Tight gas-condensate reservoirs contain large reserves, but can be extremely costly to develop. Understanding the fundamental controls on the fluid flow behaviour of tight gas and gas-condensate reservoirs has the potential to result in more cost-effective reservoir development and help increase the world’s producible reserves. The principal objective of the paper is to improve understanding of multiphase flow within tight gas-condensate reservoirs. In order to achieve this objective a series of pore-to-core scale experiments under controlled conditions were performed, followed by numerical simulation.

Three methodologies were used in this study: First, pore-scale experiments in glass micromodels with liquid-liquid systems were performed to improve understanding of the phase separation and flow mechanisms at pore level. Second, coreflood experiments were performed while in-situ saturation was monitored using an X-ray CT-scanner. A newly developed liquid-liquid system was used in these experiments. Flow through tight gas sandstones allowed the determination of relative permeabilities as well as determining their dependence on absolute permeability and capillary number. Third, production simulation modelling has been conducted to investigate the implications of the results.

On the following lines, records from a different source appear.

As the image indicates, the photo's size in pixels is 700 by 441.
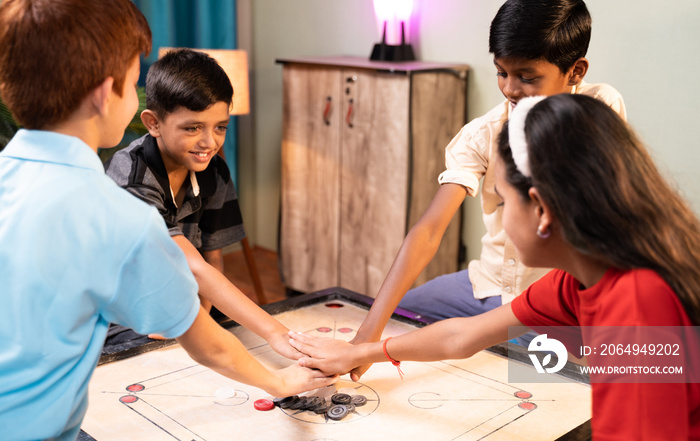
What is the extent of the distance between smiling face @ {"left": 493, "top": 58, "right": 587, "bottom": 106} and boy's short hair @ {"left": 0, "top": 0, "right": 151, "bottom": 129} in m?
1.02

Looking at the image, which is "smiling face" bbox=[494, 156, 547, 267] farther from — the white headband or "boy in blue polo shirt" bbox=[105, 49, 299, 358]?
"boy in blue polo shirt" bbox=[105, 49, 299, 358]

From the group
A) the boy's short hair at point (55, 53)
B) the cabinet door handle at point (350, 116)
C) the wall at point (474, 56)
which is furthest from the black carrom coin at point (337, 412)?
the cabinet door handle at point (350, 116)

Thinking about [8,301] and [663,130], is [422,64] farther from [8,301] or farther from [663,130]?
[8,301]

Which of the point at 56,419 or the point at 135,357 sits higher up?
the point at 56,419

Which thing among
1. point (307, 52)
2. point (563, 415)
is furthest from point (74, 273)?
point (307, 52)

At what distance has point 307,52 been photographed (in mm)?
4227

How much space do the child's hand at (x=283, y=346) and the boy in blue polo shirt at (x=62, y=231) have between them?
0.65 meters

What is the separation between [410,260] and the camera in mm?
1773

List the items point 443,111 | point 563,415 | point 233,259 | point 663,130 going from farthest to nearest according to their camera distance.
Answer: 1. point 233,259
2. point 443,111
3. point 663,130
4. point 563,415

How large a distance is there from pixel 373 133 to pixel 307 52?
1093 millimetres

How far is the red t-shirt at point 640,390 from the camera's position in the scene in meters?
0.88

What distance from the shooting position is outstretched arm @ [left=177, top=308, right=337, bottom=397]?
108 cm

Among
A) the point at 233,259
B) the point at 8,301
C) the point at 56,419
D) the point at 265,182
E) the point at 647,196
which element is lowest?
the point at 233,259

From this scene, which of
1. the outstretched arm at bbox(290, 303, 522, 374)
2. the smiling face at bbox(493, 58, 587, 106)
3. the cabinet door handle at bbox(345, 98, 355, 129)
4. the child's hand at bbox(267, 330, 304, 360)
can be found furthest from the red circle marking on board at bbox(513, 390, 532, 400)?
the cabinet door handle at bbox(345, 98, 355, 129)
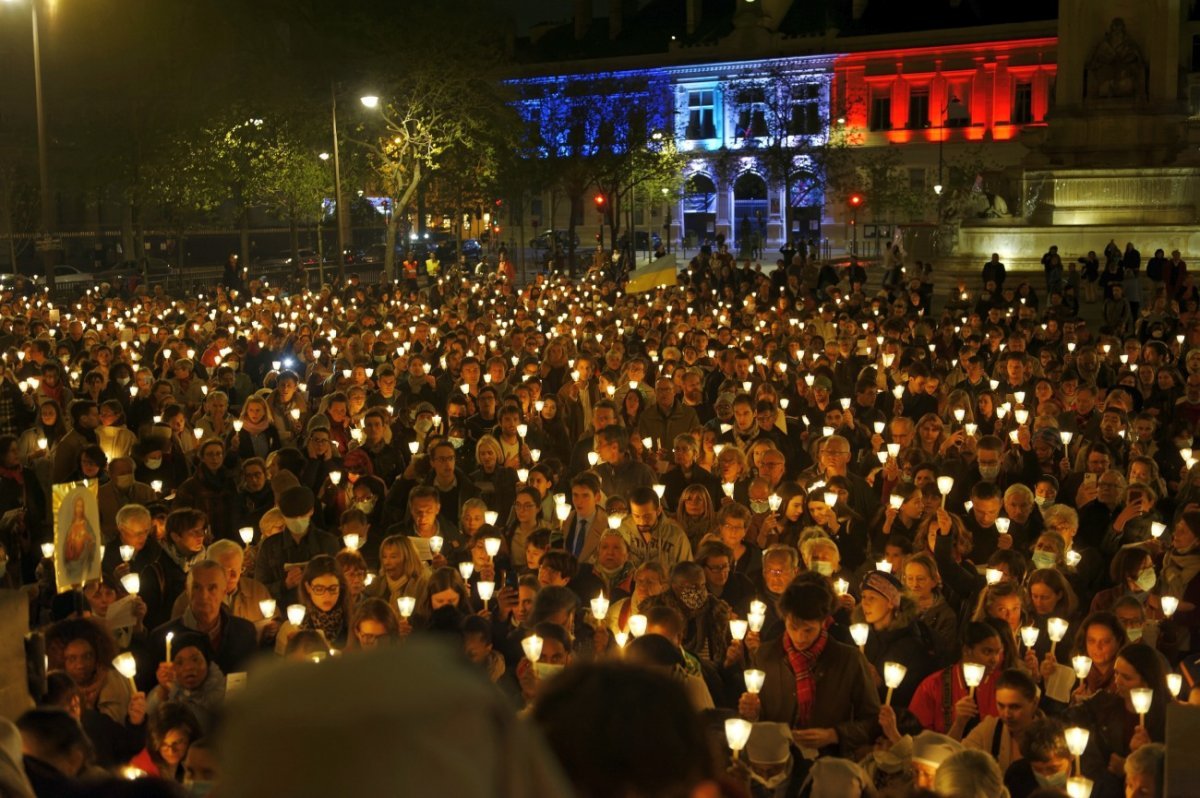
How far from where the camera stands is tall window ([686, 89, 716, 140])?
83688 millimetres

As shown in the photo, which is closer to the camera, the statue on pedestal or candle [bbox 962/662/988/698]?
candle [bbox 962/662/988/698]

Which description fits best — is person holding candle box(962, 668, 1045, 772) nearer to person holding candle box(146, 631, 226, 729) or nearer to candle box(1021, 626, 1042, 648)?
candle box(1021, 626, 1042, 648)

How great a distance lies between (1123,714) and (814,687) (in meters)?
1.21

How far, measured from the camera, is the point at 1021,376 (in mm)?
14320

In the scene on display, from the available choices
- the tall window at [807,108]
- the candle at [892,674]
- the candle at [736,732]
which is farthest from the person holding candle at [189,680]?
the tall window at [807,108]

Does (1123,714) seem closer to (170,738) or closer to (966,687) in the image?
(966,687)

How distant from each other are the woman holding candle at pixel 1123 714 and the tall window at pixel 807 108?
235ft

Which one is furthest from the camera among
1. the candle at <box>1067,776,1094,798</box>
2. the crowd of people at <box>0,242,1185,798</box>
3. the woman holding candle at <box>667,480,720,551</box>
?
the woman holding candle at <box>667,480,720,551</box>

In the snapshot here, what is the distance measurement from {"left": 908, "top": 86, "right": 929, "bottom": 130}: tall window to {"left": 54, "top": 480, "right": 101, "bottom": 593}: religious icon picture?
77074mm

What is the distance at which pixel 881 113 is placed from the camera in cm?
8112

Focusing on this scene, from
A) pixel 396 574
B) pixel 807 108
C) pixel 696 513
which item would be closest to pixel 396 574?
pixel 396 574

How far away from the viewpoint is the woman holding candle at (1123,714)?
5602 millimetres

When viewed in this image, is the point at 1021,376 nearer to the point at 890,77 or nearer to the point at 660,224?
the point at 890,77

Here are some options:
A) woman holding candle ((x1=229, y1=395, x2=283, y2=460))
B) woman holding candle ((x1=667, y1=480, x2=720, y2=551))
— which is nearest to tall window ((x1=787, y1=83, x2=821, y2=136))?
woman holding candle ((x1=229, y1=395, x2=283, y2=460))
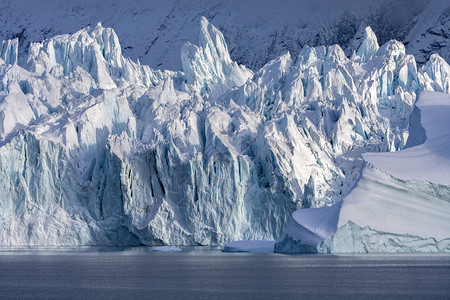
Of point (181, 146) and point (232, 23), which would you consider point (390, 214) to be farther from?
point (232, 23)

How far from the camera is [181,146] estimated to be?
47875 mm

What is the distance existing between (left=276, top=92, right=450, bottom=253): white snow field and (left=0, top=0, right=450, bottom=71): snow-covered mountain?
48.2 meters

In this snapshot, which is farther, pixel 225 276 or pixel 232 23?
pixel 232 23

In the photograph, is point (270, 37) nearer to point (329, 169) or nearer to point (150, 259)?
point (329, 169)

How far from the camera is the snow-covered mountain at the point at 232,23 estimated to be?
3255 inches

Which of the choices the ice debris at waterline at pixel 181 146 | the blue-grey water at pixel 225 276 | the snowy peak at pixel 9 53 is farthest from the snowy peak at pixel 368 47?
the blue-grey water at pixel 225 276

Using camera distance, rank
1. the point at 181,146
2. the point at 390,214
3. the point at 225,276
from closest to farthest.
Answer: the point at 225,276
the point at 390,214
the point at 181,146

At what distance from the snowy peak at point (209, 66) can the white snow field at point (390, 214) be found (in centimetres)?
2845

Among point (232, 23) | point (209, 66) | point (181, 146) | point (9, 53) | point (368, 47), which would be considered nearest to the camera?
point (181, 146)

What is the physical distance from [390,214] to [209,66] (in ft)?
107

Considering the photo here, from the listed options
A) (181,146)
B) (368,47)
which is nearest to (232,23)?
(368,47)

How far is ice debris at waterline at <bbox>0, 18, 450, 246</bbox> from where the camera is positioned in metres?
45.3

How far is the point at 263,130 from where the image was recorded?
49.3 m

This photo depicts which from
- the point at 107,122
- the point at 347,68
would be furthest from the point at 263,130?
the point at 347,68
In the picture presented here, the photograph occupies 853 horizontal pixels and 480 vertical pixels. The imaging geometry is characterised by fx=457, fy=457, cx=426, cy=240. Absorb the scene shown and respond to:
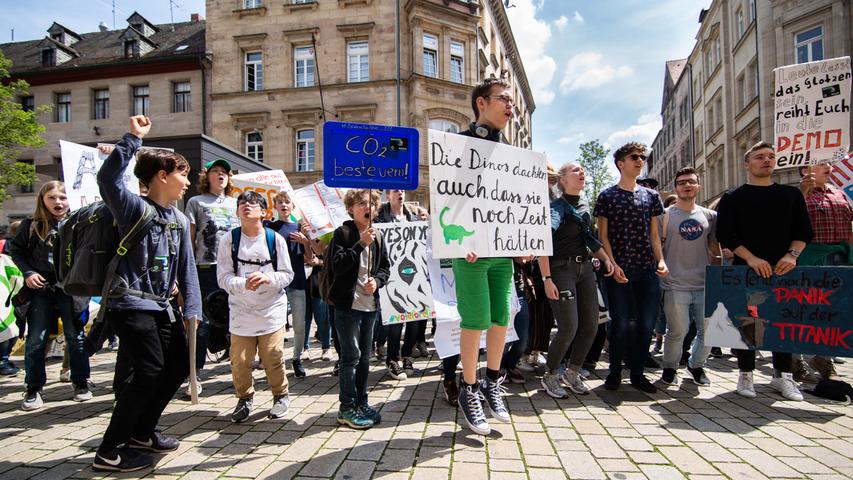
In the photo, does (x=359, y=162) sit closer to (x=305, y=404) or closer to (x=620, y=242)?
(x=305, y=404)

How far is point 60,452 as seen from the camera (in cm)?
281

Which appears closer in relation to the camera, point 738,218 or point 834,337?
point 834,337

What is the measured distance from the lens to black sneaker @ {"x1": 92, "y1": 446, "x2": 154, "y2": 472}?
8.20 feet

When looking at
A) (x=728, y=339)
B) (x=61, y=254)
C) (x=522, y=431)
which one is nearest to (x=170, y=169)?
(x=61, y=254)

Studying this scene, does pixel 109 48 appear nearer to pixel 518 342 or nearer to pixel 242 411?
pixel 242 411

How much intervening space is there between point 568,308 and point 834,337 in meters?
2.05

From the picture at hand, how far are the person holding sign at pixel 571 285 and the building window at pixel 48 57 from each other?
Answer: 1440 inches

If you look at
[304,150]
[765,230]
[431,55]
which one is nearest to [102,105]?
[304,150]

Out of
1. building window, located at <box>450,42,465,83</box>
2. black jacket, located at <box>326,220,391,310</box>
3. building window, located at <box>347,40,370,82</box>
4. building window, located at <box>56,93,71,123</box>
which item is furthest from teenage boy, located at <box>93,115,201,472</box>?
building window, located at <box>56,93,71,123</box>

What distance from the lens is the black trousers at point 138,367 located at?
2551 mm

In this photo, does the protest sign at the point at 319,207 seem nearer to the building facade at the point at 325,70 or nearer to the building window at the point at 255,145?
the building facade at the point at 325,70

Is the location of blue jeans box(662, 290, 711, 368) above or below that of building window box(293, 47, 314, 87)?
below

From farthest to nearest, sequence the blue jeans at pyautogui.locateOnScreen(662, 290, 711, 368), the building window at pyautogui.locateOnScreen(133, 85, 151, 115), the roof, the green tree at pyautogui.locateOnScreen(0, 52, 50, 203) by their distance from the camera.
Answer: the roof < the building window at pyautogui.locateOnScreen(133, 85, 151, 115) < the green tree at pyautogui.locateOnScreen(0, 52, 50, 203) < the blue jeans at pyautogui.locateOnScreen(662, 290, 711, 368)

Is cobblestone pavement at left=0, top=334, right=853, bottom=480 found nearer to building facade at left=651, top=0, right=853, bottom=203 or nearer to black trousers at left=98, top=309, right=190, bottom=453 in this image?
black trousers at left=98, top=309, right=190, bottom=453
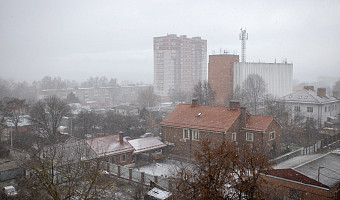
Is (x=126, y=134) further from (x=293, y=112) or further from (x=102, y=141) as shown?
(x=293, y=112)

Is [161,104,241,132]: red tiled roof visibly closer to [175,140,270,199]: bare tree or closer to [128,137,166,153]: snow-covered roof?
[128,137,166,153]: snow-covered roof

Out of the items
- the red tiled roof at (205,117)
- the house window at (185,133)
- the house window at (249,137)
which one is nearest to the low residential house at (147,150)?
the house window at (185,133)

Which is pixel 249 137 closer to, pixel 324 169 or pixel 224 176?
pixel 324 169

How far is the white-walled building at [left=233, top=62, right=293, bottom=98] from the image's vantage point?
43.5m

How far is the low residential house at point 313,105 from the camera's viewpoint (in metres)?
28.6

The micromodel experiments have proved extremely useful for characterizing the flow behaviour of condensate systems. The results showed that the flow mechanisms and phases’ distributions were affected largely by interfacial tension, pore structure and wettability. The experimental results showed the dependence of gas-condensate relative permeabilities of tight rocks on absolute permeability and capillary number. The incorporation of the results into production simulation modelling has shown an increase of gas production up to 70% for tight gas-condensate reservoirs when capillary number effects were included.

The modelling has shown that the high velocity phenomena near the production well must be taken into account for tight gas-condensate reservoirs. Therefore, the current practice of modelling these reservoirs using immiscible relative permeabilities should be immediately reviewed to avoid costly and ineffective reservoir development plans.